▸ **Exercise directions**
For the entries below, the expected answer is the line with "가족과 두 딸이 할머니의", the line with "Tourists travel on", and every line between them, exactly as written, and nothing more.
(Entries shown)
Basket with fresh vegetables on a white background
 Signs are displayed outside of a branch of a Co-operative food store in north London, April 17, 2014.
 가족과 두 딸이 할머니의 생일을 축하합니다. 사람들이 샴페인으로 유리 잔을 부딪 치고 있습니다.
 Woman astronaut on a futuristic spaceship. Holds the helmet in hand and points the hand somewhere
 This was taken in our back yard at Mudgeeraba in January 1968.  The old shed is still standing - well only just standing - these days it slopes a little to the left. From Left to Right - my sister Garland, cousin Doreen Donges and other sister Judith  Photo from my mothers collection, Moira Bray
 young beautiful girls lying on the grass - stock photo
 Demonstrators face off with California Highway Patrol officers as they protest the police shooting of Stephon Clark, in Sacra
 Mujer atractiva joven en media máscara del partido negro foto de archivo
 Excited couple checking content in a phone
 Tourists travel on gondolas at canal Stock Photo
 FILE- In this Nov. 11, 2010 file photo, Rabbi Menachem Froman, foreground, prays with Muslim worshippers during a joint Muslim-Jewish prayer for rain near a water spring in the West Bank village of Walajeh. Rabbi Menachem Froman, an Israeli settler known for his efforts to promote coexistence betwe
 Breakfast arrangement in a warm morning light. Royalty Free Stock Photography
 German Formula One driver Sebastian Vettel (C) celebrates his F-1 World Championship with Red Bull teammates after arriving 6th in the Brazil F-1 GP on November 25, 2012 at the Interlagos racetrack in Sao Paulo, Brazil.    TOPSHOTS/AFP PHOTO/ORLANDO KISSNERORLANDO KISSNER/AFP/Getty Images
(End Entries shown)
▸ **Output for this exercise**
 가족과 두 딸이 할머니의 생일을 축하합니다. 사람들이 샴페인으로 유리 잔을 부딪 치고 있습니다.
 Woman astronaut on a futuristic spaceship. Holds the helmet in hand and points the hand somewhere
 This was taken in our back yard at Mudgeeraba in January 1968.  The old shed is still standing - well only just standing - these days it slopes a little to the left. From Left to Right - my sister Garland, cousin Doreen Donges and other sister Judith  Photo from my mothers collection, Moira Bray
 young beautiful girls lying on the grass - stock photo
 Demonstrators face off with California Highway Patrol officers as they protest the police shooting of Stephon Clark, in Sacra
 Mujer atractiva joven en media máscara del partido negro foto de archivo
 Excited couple checking content in a phone
 Tourists travel on gondolas at canal Stock Photo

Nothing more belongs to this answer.